** EXERCISE INSTRUCTIONS **
For the entries that follow, retype exactly the lines from the one containing "Empura Parts 1.1.01.00012" to the one containing "Patagonia Men’s Better Sweater - photo 3", inclusive, and only those. Images stay out of the copy.

** ENTRIES PROVIDED **
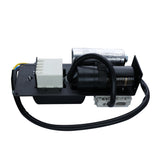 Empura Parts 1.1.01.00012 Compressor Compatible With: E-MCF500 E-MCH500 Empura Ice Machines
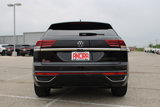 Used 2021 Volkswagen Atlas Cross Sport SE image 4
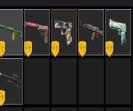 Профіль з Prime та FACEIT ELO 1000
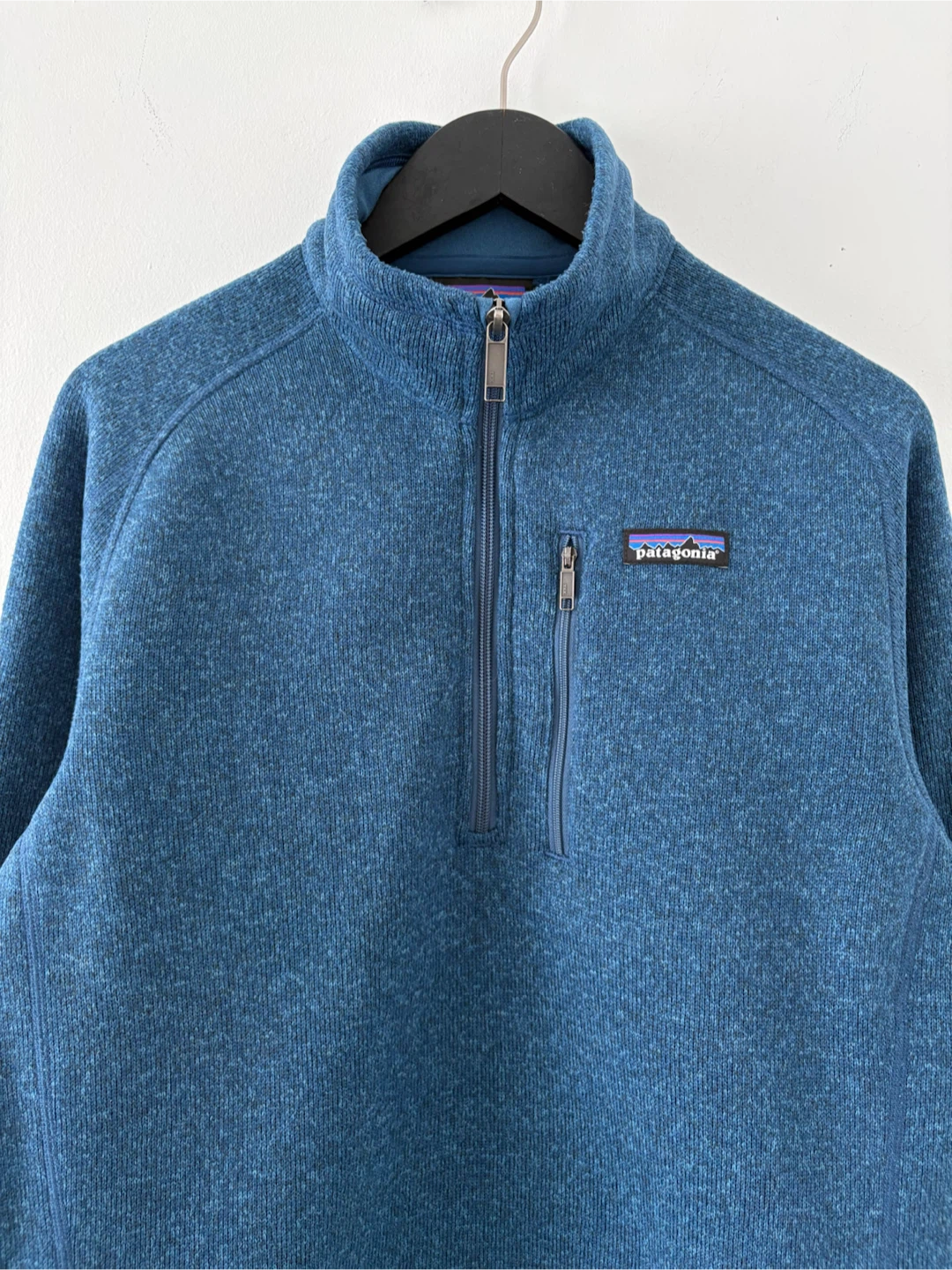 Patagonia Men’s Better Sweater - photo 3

---

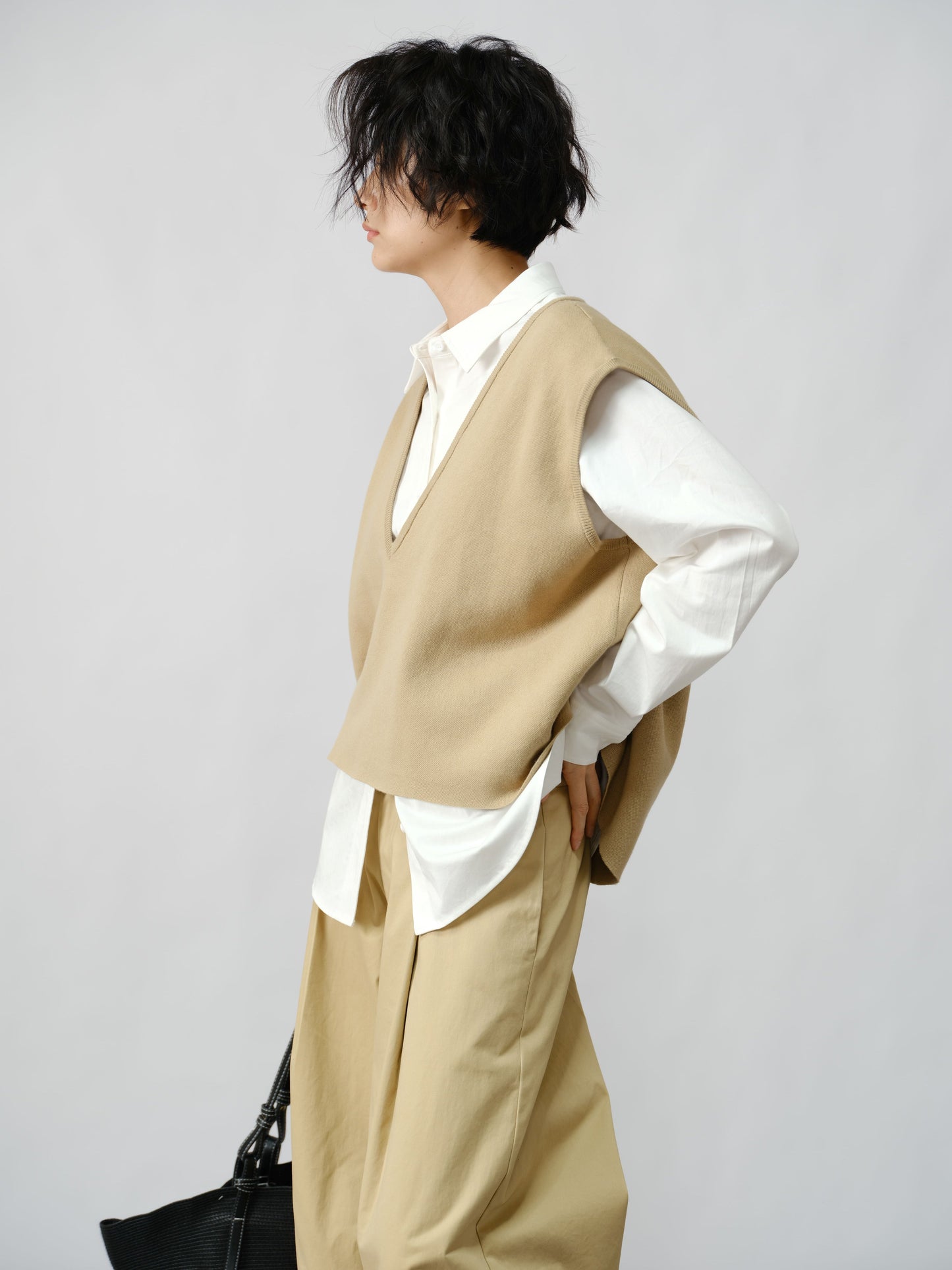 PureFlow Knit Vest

** THE ANSWER **
 Empura Parts 1.1.01.00012 Compressor Compatible With: E-MCF500 E-MCH500 Empura Ice Machines
 Used 2021 Volkswagen Atlas Cross Sport SE image 4
 Профіль з Prime та FACEIT ELO 1000
 Patagonia Men’s Better Sweater - photo 3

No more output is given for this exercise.